**** Extracted text

# Different Kind of Drain Plug 2013 VW GTI



## johndo88 (Nov 7, 2013)

I just bought a 2013 VW GTI and after 1,300 miles I decided to change the engine oil. Went to the dealer who, using my VIN, sold me an oil drain plug. Looks just like the drain plugs you can order online and type you see in the YouTube videos. The drain plug on car did not look like what I bought. I went to NAPA to get the T-45 Star Bit socket needed to remove the drain plug. Here's a pic.


----------



## Tripicana (Dec 17, 2004)

why buy a new drain plug?


----------



## Bozzimus (Sep 2, 2013)

That's the new drain plug I've heard some people with 2013's talking about. I'm not sure if all of them have that star plug, but some of the do. There is speculation that VW is going over to these torx plugs almost exclusively -- as they prefer suction oil changes etc.


----------



## barrier12 (Feb 1, 2009)

*I use Fumoto.*

I use Fumoto, which do not require removing items/parts for oil change(unless you, like me have a safety clip.). I think the whole idea is to not to remove plug back and worth, so your pan would not be worn/damaged.The downside is that some shops do not want to work on "customized"/aftermarket plugs and some techs guys do not know how to drain oil, one even tried to remove valve and I had to show him what should be done instead, but for DIYers it is very convenient.

http://www.fumotousa.com/


----------



## eileen001 (Dec 21, 2013)

*RE*

It was the latest model of drain plug launched in 2013. VW is bringing torx plugs for suction oil changes.


----------



## ps2375 (Aug 13, 2003)

How hard can it be to drain oil? Remove the plug and let it run out. Doesn't really matter if it is a 19mm, a 21mm hex or a T45. I have them all in my tool box. And I've tried a valve on one of my cars and it was slow as molasses and didn't kept even more oil in the bottom of the pan than with just the normal plug. I can't remember what car it was on, but one had a really large plug (like 20+mm) and allowed about 6 to 8 qts of oil to drain in about 30 seconds. Remove the plug, watch it dump and put it back. Really easy.

********

--- Set of tasks ---
[A] List the usernames of everyone who posted in the drain plug thread.
[B] Write the next part of the drain plug thread, picking up after its final post.
The data after this point comes from a different source than the drain plug thread.

**** Information given

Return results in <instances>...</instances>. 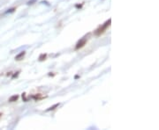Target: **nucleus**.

********
**** Information given

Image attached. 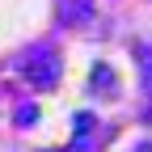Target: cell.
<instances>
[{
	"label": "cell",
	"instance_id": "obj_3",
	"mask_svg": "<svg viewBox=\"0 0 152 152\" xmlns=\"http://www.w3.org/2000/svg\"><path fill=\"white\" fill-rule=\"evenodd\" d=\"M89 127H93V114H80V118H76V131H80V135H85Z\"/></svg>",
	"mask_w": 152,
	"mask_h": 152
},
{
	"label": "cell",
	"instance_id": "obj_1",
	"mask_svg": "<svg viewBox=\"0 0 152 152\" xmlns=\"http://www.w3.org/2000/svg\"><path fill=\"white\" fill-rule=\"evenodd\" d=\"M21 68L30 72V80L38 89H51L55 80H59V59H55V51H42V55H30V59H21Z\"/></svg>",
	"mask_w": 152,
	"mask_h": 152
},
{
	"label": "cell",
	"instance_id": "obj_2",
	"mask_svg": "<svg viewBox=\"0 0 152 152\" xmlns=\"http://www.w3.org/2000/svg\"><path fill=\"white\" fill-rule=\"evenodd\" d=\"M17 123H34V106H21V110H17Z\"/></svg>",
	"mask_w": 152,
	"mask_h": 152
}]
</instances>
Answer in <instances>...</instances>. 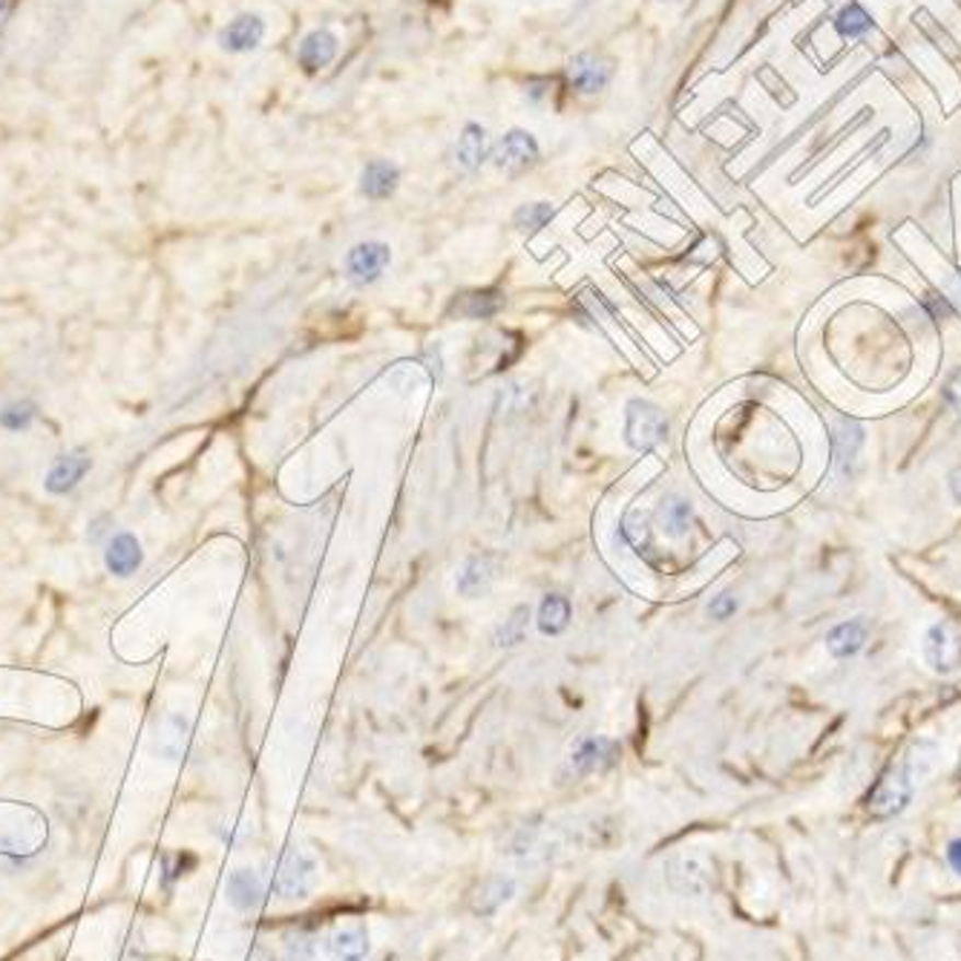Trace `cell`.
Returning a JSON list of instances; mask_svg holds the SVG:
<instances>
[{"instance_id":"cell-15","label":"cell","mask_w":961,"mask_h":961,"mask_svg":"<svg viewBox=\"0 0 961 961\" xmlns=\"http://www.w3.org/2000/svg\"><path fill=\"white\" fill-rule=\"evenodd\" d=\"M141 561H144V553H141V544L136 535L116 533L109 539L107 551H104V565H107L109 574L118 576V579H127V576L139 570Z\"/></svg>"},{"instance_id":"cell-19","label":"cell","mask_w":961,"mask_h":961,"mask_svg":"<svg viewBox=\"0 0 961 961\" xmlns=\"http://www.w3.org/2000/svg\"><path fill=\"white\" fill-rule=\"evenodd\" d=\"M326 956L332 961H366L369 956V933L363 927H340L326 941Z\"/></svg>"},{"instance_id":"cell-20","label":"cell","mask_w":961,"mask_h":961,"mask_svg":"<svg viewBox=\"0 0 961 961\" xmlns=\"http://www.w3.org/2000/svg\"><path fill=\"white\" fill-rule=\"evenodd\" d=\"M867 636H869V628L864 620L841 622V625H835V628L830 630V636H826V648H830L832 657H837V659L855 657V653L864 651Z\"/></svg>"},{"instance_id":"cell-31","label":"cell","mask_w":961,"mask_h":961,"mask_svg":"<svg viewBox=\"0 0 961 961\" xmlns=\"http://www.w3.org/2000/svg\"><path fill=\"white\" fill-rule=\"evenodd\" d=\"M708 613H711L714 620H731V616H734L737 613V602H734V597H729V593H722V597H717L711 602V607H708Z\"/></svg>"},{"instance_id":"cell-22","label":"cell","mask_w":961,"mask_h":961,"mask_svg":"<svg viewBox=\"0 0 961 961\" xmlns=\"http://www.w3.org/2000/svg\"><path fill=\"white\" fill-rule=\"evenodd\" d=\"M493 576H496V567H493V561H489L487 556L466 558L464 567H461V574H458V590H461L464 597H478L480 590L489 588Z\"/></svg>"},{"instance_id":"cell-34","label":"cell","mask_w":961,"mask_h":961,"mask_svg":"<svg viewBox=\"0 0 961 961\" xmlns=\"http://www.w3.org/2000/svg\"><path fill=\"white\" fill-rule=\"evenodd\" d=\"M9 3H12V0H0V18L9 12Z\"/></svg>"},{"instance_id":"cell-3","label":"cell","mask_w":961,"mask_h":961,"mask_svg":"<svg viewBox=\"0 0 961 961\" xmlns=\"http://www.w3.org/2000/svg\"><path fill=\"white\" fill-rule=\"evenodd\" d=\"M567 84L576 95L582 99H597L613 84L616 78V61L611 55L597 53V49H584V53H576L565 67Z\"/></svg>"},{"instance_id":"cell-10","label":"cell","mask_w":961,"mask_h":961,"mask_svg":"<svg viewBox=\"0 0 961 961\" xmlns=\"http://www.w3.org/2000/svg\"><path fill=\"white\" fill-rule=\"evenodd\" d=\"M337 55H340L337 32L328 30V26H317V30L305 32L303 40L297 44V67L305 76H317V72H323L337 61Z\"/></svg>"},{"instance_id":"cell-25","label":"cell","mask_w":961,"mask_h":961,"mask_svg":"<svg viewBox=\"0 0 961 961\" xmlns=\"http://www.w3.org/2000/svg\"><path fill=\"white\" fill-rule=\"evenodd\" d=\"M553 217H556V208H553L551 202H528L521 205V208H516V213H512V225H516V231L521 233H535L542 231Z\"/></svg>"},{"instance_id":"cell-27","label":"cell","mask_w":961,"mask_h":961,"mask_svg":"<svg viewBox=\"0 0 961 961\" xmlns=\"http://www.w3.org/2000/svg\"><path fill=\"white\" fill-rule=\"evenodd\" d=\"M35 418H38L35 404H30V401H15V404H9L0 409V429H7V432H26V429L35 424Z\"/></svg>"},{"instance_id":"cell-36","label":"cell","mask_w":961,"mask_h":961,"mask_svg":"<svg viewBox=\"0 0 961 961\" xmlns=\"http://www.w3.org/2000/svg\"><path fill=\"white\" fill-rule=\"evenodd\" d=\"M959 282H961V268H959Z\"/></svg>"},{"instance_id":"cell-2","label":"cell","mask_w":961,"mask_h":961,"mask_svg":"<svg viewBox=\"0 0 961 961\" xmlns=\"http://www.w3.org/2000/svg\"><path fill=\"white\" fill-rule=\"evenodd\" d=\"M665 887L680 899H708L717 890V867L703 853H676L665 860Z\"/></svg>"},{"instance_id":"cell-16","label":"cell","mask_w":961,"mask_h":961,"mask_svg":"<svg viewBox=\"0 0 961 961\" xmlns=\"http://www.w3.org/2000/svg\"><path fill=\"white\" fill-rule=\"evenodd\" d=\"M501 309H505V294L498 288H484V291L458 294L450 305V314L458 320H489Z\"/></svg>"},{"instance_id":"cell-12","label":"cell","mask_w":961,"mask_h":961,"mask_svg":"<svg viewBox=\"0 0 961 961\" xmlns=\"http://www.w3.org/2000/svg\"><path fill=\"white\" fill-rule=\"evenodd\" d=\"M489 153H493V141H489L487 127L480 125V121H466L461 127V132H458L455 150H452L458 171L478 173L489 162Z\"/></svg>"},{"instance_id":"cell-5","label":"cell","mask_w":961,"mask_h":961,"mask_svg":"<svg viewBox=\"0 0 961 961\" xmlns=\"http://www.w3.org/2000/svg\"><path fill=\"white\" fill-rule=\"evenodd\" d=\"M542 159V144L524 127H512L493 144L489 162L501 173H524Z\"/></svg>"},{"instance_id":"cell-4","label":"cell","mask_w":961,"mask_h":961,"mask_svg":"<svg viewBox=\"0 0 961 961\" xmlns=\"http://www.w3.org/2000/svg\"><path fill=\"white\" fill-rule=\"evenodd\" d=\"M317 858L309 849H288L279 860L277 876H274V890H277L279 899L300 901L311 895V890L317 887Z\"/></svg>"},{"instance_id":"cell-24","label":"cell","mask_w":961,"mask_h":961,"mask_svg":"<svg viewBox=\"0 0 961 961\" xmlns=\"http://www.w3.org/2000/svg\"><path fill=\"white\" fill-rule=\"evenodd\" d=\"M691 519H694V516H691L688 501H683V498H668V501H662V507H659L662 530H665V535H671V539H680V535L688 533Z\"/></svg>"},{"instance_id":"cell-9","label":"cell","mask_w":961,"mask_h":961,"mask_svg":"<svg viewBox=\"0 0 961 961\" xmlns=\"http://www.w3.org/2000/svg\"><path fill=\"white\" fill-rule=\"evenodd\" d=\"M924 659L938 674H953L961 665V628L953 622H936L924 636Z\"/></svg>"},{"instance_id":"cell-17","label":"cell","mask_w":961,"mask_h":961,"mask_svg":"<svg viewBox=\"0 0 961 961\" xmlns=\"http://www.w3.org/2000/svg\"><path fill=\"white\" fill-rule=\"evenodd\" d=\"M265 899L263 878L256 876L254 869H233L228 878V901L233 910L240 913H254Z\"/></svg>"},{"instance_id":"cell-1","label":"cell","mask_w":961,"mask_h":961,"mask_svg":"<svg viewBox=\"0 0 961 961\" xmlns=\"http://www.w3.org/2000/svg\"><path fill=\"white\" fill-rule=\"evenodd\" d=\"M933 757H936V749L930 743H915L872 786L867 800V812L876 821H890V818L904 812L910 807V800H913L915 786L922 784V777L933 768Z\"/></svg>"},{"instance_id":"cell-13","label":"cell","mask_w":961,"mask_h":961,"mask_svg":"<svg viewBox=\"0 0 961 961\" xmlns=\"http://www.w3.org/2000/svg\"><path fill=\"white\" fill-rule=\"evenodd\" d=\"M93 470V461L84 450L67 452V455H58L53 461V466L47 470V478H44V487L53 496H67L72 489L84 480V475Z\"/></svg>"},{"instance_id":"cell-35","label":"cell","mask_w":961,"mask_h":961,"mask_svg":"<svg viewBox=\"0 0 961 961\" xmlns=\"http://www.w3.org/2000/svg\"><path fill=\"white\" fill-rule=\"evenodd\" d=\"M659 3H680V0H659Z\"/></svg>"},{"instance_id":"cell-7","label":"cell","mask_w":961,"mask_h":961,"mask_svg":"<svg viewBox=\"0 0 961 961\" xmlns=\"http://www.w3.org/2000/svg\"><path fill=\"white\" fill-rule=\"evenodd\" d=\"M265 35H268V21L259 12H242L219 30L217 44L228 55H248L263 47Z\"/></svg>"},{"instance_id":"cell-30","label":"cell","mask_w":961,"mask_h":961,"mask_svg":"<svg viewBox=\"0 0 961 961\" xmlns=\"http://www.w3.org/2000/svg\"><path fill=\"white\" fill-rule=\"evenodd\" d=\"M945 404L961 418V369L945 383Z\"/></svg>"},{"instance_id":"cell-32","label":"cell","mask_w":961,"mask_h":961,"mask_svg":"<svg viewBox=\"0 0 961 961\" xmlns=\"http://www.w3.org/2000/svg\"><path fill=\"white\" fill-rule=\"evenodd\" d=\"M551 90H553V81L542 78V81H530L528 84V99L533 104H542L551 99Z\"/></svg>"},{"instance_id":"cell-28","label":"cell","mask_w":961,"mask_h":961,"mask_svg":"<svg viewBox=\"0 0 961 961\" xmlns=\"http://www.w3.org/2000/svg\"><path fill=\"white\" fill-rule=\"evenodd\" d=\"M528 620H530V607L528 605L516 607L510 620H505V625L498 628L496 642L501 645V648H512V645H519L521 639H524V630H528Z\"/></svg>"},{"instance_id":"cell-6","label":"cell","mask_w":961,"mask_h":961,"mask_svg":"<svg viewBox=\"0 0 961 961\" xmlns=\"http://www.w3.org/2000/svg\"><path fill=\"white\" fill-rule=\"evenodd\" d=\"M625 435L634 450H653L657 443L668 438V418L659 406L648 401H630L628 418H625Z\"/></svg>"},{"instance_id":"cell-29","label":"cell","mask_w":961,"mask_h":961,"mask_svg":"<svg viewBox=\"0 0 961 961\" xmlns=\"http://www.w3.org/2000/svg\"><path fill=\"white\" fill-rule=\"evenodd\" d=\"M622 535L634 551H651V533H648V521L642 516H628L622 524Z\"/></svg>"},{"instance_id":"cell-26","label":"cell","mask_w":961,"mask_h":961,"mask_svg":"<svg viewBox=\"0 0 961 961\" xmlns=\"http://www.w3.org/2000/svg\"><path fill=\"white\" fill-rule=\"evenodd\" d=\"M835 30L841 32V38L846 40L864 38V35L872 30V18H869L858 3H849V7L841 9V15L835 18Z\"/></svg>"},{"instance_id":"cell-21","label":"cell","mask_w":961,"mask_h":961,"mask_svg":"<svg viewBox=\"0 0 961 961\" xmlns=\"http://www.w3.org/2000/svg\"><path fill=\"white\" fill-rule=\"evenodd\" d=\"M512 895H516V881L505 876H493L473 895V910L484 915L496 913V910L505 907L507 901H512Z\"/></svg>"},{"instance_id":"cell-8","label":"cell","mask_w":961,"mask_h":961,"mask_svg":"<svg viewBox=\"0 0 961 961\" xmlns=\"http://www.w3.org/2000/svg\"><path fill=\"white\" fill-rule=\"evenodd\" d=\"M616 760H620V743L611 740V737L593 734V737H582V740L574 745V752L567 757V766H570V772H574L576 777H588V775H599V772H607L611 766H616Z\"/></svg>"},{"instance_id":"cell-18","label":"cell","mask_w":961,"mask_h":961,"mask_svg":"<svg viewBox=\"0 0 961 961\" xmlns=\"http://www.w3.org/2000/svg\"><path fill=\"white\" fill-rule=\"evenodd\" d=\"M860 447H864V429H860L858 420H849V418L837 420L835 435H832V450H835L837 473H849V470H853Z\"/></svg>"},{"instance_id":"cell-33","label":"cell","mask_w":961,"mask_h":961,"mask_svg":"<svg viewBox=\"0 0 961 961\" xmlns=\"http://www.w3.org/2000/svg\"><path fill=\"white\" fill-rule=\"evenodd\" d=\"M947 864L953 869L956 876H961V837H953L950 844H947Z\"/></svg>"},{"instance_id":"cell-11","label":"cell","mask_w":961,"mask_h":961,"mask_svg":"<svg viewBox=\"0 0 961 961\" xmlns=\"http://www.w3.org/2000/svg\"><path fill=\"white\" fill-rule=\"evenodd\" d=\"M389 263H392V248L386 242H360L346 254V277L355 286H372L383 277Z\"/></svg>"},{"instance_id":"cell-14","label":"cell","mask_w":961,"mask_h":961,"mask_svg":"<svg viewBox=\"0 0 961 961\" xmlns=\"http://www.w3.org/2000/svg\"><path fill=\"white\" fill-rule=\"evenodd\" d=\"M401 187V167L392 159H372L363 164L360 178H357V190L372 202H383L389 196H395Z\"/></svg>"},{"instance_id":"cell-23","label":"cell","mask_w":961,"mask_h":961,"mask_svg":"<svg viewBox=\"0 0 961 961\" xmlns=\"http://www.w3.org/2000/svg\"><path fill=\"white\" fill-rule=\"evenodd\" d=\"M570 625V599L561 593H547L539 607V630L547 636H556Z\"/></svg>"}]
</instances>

********
**** Information given

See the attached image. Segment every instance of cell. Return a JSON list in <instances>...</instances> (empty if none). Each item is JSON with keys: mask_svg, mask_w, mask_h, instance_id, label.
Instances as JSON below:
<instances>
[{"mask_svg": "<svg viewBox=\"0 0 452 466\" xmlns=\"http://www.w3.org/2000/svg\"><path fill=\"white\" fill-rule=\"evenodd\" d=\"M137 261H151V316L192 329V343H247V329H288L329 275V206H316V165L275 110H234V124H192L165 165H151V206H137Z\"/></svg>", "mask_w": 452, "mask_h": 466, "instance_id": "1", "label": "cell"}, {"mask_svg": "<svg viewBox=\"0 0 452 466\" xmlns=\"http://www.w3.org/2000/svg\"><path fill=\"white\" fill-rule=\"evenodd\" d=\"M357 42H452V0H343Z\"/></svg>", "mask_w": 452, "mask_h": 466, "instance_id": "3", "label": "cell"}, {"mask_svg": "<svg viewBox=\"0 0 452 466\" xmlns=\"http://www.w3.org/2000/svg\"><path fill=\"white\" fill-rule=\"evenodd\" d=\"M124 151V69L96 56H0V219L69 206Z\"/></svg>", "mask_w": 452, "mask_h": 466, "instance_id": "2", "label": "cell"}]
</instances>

********

--- Expected outputs ---
[A] johndo88, Tripicana, Bozzimus, barrier12, eileen001, ps2375

[B]
----------



## 88jettaguy (Mar 4, 2008)

*Fumoto*



barrier12 said:


> I use Fumoto, which do not require removing items/parts for oil change(unless you, like me have a safety clip.). I think the whole idea is to not to remove plug back and worth, so your pan would not be worn/damaged.The downside is that some shops do not want to work on "customized"/aftermarket plugs and some techs guys do not know how to drain oil, one even tried to remove valve and I had to show him what should be done instead, but for DIYers it is very convenient.
> 
> http://www.fumotousa.com/


Now that's a nice looking product. Super easy open to drain, close and refill.


----------



## CE (Jan 21, 2001)

I put the old bolt style back, the torx strips too easy if you are not working on it from a lift with a good view..it has a better sealing potential, but the bolt type are easier to work with backwards with a socket....but I did have the bolt type get a slight seep, first time in dozens of oil changes and it was a NEW bolt, must have been a bad washer....


----------



## CE (Jan 21, 2001)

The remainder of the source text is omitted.